— start of PROVIDED PASSAGE —

Deep down, however, Miss Robbie may still have been an entertainer at heart, because it wasn’t long until her soul food restaurants had blossomed into the reality TV show Welcome to Sweetie Pie’s, which ran for 7 years from 2011 to 2018 on the Oprah Winfrey Network, winning two NAACP Image Awards.
Unfortunately, the show was headed for a tragic end.
What Happened to Welcome to Sweetie Pie’s?
The popular Welcome to Sweetie Pie’s show not only chronicled the work that went into running the Sweetie Pie’s restaurants, it also followed Miss Robbie’s family, many of whom worked with her at the various Sweetie Pie’s locations.
Among these were James Timothy Norman, one of Miss Robbie’s children, and Andre Montgomery Jr., Norman’s nephew and Miss Robbie’s grandson.
Andre Montgomery Jr. was 21 years old when he was lured out onto the street near Fairground Park in St. Louis and shot to death by Travell Anthony Hill.
Who was Hill, and why did he kill Andre Montgomery Jr.? The answer would shake the foundations of the Montgomery family and spell the end of the Welcome to Sweetie Pie’s show.
It was not until four years later that James Timothy Norman was arrested in connection with the murder. “Tim Norman portrayed one image to the public,” said Assistant U.S. Attorney Angie Danis, “but there were more sinister intentions lurking underneath.”

— end of PROVIDED PASSAGE —
— start of RECORDED INFORMATION —

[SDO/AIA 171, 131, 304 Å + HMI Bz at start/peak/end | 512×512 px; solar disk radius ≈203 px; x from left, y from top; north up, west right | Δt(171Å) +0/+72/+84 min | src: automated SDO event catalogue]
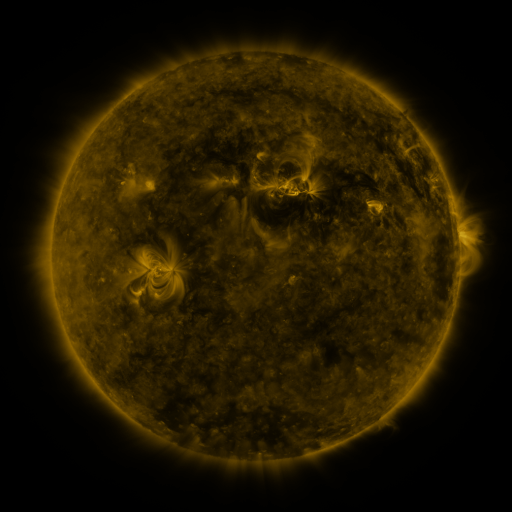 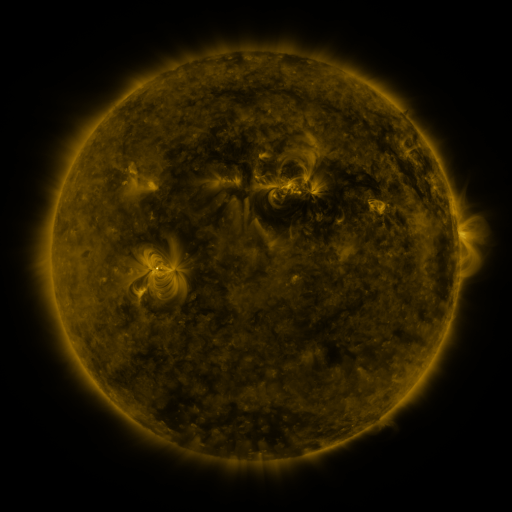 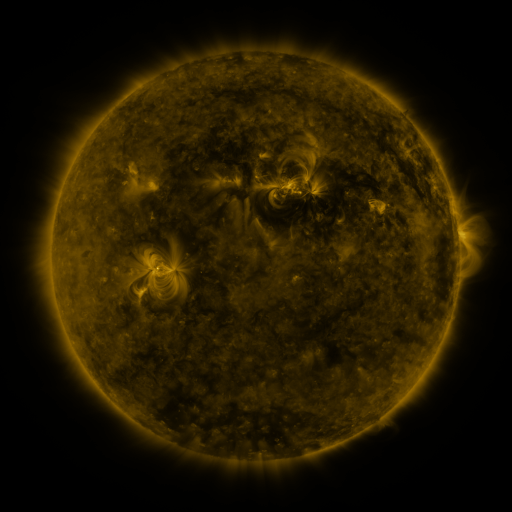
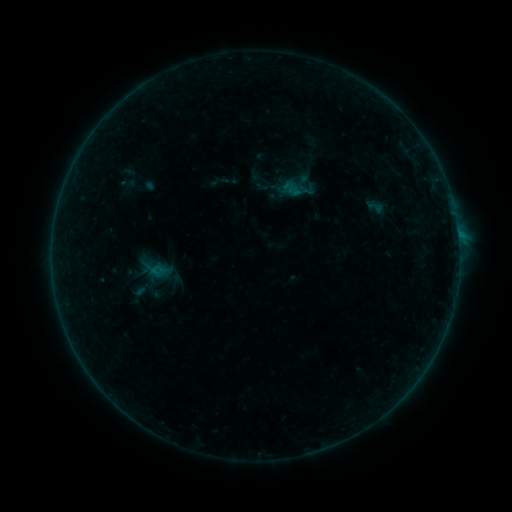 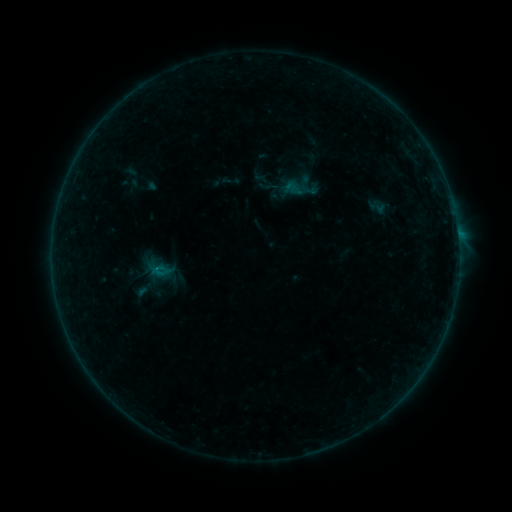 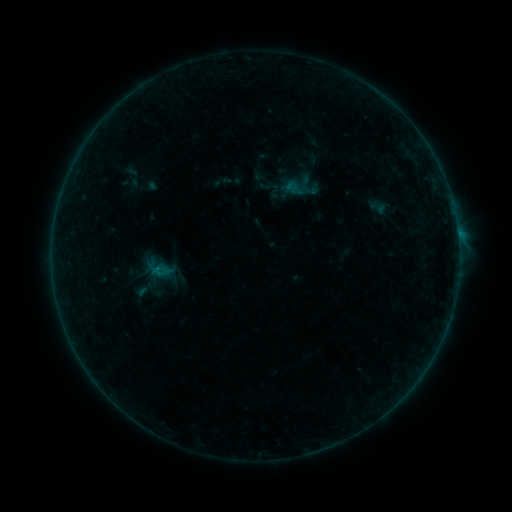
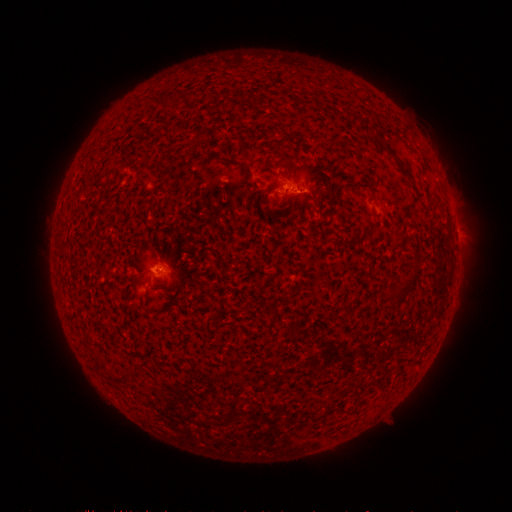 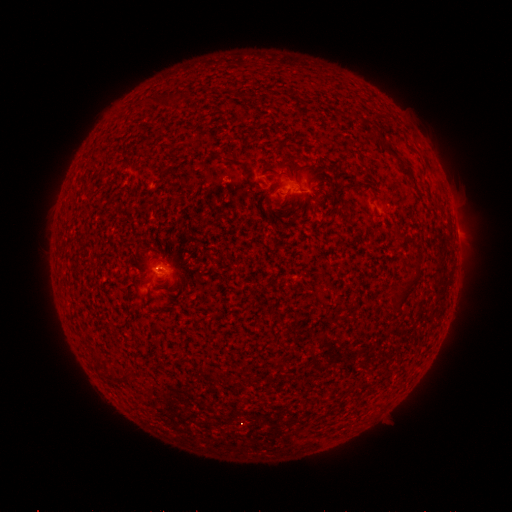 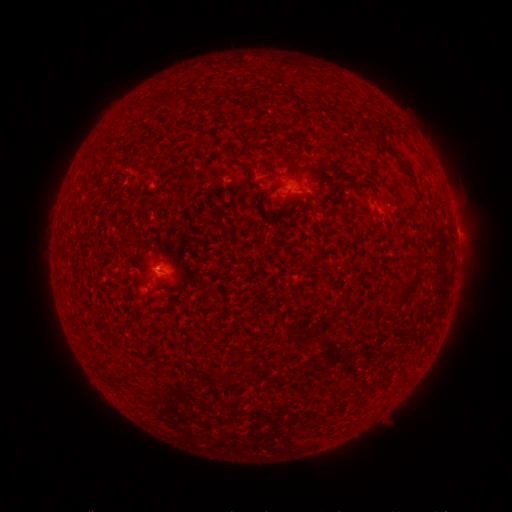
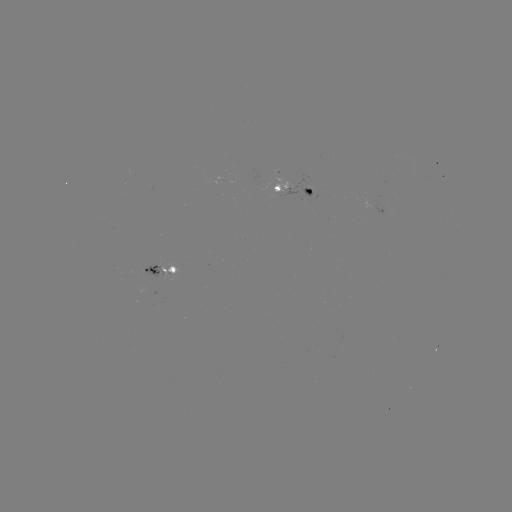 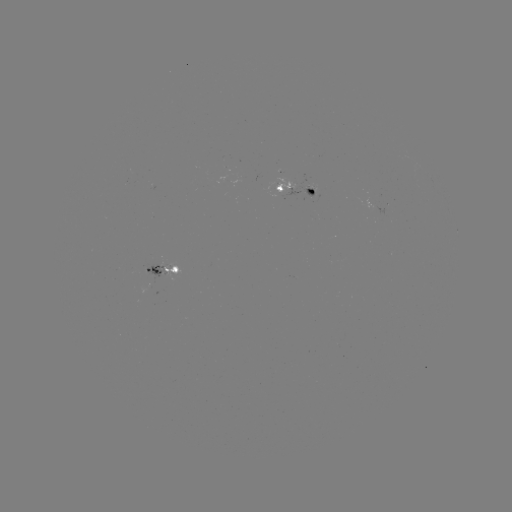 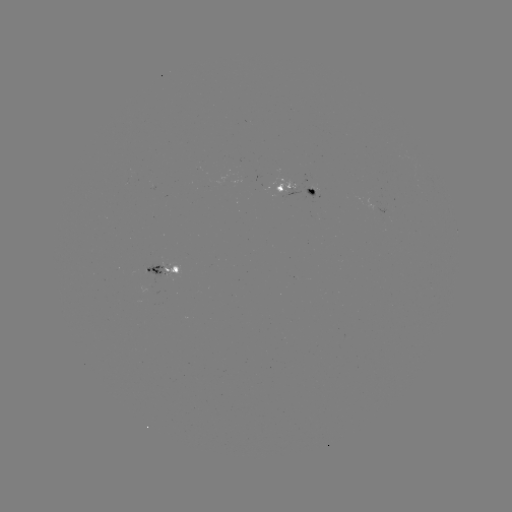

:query emerging-flux region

— end of RECORDED INFORMATION —

▶ _TASK_:
Translate this sentence from the passage about Welcome to Sweetie Pie’s into Spanish: "Andre Montgomery Jr. was 21 years old when he was lured out onto the street near Fairground Park in St. Louis and shot to death by Travell Anthony Hill."

▶ _WORKED SOLUTION_:
Andre Montgomery Jr. tenía 21 años cuando fue atraído a la calle cerca de Fairground Park, en St. Louis, y asesinado a tiros por Travell Anthony Hill.